Discussions of politics is always tough because it tends to make people emotional. Whether you're a leftist, rightist, or centrist someone will be upset about that. It's why I as a personal rule don't talk about politics to anybody. But regardless of all that I think we should still have a dedicated place for politics. People who get overly emotional to the point of aggression should be given a warning. This should go for any view and not just what the majority believes in. (Which I believe is more left leaning according to that poll)
A natural side effect when the rights of certain groups to exist and be treated with basic dignity becomes politicized. That's what worries me, can we have debate without that in the current environment?
I've seen a few discussions elsewhere where people discuss things objectively. The rules on that site (not Reddit) are extremely heavy handed but it gets the job done. So yes I'd say it's definitely possible. The right set of rules will need to be set in place for it to work though and punishment has to be one hundred percent equal to BOTH sides. Not just the side the majority agree with.

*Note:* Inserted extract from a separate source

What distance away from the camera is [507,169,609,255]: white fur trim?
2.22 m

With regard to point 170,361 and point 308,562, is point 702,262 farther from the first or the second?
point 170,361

After getting involved in the gender discussion here, I don't think we need a ~politics anytime soon. I can't imagine how much that would segment the community and start establishing an echo chamber. Some form of non-biased (this is already impossible lmao) moderation needs to be established. It can't be community voting based or that creates selection bias and an echo chamber, and it can't be someone who is obviously on one side.
I agree but I'm also curious to see what "would" happen if we got one now rather than later. That gender pronoun thread already made it pretty clear that all sorts of people visit here and it was more or less civil. So having an unmoderated, (aside from the admins) downvote-less political ~ would be something very interesting to see.
I imagine it would eventually devolve into an echo chamber, like most do. But I'm interested to see what would happen too honestly. It could be a good experiment.
I'm hurt that no one in this thread has even mentioned the politics threads that have already happened. It's like ya'll are more caught up in the idea of a ~politics discussion space than the reality of how it's currently happening.
The problem of many political threads, like the problem of many philosophy threads, is the vagueness of the starting point. If you frame debate on a discussably narrow topic (and take care not to poison the well of good faith out the gate by attacking one ideological standpoint or another), you can have meaningful exchange. In go1dfish's terms, you should sacrifice a little bit of "honesty" (in the sense that you're not foaming at the mouth every time you mention "Trump" or "Sanders" or something) to encourage a wider diversity in opinion.